Projects must include both a public presentation (film screening, performance, reading, or exhibition) and an educational/community engagement component. These grants are limited and very competitive. Based on the artist fee, the maximum request is $9,500 for modern dance and contemporary ballet or $7,500 for other artistic disciplines.
South Arts is committed to diversity, equity, inclusion, and accessibility. We have prioritized this commitment to ensure that Black, Indigenous, and People of Color (BIPOC) led organizations, LGBTQIA+ led organizations, and organizations representing persons with disabilities are represented as both applicants and grantees. In addition, we encourage applications for projects that engage BIPOC artists, LGBTQIA+ artists, and artists with disabilities.
Dogs Trust USA
NOTE: We have “pawsed” our Dogs Trust USA open Grants round for 2023, focusing our efforts on our Professional Development partnerships and Dog School programs for the moment. However, we may actively reach out to organizations directly to engage with them for joint projects.
Dogs Trust USA is aware of the large number of dogs abandoned and in need of loving homes across the United States, and that there are many organizations working tirelessly to help dogs live happy and healthy lives.

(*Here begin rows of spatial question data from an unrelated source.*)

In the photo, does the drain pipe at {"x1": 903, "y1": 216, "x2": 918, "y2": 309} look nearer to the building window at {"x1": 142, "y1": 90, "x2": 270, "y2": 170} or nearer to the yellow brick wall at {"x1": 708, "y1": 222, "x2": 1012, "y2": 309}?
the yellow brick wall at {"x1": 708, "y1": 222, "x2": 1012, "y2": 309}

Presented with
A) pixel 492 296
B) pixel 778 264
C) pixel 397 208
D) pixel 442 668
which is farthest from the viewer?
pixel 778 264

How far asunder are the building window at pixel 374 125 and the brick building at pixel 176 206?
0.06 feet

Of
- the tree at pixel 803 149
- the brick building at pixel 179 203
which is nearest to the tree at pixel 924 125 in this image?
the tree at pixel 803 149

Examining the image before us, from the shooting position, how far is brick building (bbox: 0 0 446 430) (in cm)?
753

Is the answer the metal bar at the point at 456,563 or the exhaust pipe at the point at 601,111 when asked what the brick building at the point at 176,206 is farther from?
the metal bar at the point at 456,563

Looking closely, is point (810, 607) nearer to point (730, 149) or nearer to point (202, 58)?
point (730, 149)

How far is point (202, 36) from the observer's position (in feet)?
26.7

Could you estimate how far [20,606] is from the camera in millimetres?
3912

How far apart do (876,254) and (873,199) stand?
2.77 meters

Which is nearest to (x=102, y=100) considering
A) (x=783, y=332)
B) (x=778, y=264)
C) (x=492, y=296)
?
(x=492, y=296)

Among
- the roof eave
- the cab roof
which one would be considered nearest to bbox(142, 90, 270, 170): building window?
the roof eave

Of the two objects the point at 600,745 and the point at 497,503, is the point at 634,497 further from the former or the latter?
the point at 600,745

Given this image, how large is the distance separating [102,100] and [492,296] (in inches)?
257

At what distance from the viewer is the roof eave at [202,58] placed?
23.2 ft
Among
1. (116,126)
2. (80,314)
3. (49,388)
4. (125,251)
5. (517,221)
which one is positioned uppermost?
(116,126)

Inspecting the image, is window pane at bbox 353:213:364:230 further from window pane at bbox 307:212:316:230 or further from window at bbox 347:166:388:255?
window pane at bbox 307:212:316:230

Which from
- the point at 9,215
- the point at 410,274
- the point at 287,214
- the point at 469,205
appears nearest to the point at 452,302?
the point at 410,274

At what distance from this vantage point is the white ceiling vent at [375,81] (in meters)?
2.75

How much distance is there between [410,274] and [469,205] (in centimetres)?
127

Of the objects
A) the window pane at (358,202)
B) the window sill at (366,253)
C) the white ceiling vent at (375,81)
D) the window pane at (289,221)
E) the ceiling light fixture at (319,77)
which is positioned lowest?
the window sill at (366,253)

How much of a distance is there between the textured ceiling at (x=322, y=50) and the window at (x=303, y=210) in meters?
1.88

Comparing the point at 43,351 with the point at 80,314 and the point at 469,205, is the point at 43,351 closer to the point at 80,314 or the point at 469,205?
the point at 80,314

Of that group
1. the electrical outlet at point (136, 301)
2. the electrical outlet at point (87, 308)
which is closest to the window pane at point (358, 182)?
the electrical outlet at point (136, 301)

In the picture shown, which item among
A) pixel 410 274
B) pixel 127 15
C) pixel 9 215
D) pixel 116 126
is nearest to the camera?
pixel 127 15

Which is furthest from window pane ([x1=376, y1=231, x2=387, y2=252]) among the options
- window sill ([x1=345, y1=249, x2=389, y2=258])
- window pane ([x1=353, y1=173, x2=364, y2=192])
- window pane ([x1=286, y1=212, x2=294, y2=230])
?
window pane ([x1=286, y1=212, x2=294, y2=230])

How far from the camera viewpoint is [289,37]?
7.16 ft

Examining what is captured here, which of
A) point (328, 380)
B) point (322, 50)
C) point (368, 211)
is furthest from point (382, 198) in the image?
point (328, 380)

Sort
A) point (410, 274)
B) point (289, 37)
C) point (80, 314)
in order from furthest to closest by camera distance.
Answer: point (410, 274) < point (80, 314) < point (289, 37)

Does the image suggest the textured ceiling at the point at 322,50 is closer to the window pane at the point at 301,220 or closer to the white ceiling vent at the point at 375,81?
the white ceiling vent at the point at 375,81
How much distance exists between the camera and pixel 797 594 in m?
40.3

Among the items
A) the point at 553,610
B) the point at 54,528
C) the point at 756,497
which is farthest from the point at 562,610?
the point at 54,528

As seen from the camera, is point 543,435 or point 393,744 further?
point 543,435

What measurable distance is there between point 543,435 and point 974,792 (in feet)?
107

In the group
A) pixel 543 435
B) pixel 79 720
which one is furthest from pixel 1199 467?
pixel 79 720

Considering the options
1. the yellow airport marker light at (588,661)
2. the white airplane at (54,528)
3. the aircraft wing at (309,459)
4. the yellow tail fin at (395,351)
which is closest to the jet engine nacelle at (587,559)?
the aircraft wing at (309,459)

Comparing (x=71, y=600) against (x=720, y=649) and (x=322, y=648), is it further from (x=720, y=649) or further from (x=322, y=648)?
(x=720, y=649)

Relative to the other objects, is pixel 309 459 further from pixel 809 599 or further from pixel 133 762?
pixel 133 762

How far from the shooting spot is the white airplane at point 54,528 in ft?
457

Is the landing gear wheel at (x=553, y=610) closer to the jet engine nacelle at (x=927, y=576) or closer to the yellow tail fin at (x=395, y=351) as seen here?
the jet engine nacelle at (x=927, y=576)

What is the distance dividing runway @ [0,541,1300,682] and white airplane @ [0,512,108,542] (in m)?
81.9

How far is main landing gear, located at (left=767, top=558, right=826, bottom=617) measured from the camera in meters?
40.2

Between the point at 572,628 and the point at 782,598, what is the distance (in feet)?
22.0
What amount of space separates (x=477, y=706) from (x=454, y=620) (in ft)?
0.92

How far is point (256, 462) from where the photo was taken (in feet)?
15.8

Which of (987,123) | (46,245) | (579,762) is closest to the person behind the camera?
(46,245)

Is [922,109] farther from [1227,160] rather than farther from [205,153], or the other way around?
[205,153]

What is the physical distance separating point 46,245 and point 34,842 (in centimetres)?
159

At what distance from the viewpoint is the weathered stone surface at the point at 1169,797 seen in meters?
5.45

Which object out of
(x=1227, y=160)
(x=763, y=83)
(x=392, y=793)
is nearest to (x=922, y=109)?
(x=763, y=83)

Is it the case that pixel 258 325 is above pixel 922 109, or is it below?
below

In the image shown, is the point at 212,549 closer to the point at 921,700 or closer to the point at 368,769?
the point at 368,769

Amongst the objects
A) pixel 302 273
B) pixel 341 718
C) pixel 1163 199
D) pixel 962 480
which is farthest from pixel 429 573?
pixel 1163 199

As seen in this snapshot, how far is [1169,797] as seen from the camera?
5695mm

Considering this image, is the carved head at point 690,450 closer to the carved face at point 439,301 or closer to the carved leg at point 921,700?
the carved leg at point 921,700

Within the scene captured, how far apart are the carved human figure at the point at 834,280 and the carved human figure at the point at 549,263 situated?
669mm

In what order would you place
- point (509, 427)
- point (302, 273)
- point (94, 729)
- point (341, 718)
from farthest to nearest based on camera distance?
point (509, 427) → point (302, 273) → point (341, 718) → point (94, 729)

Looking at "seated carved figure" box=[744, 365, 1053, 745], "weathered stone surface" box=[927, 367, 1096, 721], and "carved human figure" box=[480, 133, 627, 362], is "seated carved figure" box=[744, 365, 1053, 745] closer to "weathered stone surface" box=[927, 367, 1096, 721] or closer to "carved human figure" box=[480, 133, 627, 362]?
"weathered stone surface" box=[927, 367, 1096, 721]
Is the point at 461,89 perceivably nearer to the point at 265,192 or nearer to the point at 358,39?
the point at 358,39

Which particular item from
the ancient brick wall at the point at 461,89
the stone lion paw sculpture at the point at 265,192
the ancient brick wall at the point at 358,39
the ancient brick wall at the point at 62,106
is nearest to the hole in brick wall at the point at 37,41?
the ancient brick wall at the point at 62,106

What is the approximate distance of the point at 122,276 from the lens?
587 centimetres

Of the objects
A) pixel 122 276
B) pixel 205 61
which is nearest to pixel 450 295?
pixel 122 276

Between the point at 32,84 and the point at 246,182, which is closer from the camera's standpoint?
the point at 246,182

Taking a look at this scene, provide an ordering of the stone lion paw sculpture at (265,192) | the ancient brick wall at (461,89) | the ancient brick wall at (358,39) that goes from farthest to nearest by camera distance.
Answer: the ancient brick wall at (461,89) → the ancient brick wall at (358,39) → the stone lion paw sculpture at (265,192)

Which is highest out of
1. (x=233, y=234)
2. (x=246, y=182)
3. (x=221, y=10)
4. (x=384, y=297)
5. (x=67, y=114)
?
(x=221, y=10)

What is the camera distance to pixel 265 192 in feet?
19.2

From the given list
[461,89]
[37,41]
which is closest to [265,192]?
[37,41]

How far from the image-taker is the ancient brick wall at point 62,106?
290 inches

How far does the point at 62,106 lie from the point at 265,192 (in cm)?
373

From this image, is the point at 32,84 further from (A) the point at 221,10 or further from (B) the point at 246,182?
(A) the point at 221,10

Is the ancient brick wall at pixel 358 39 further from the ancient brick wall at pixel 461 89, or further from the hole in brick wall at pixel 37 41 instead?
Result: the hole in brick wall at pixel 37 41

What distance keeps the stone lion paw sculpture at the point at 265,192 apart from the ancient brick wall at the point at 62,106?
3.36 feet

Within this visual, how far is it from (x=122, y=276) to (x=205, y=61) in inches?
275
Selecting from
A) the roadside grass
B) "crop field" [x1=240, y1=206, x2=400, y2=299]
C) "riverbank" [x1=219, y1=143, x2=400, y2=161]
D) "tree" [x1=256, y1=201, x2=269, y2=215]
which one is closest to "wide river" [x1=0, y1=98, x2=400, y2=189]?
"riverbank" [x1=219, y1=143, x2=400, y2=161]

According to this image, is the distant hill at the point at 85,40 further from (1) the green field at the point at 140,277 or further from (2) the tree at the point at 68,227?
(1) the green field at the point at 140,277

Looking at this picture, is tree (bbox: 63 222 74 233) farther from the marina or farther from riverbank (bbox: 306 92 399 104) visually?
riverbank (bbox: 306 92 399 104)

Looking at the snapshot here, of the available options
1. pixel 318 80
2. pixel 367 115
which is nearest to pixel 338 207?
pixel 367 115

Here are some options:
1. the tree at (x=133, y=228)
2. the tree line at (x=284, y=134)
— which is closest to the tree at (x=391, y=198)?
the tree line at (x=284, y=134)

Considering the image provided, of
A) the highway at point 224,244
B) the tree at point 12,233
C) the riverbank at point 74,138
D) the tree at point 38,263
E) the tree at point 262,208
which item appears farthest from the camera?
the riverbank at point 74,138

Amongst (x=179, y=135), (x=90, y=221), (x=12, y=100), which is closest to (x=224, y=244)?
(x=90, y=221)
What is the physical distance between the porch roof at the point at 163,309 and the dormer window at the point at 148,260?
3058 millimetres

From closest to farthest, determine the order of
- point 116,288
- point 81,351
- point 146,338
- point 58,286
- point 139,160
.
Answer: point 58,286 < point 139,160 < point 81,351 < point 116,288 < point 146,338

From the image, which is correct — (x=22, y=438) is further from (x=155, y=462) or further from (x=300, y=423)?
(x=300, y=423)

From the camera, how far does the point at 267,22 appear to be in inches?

We want to help them do even more, and we run a grants program to help other USA-based 501(c)(3) non-profits like ourselves to deliver projects which will make lasting improvements to dog welfare across the country.
The grants program will support projects in the following target states: Alabama, Arkansas, California, Florida, Georgia, Hawaii, Illinois, Kentucky, Louisiana, Michigan, Mississippi, New Mexico, New York, Nevada, North Carolina, Oklahoma, South Carolina, Tennessee, Texas, Virginia and West Virginia.
We will support well governed groups who can deliver well-planned projects that have the potential to make a strong impact. We are happy to receive applications for innovative projects that other organizations can learn from, and that contribute towards encouraging responsible dog ownership, a reduction in dog abandonment, an increase in adoption from shelters or effective management of dog populations through spay/neuter programs. All projects must be sustainable and make a measurable difference to the lives of dogs.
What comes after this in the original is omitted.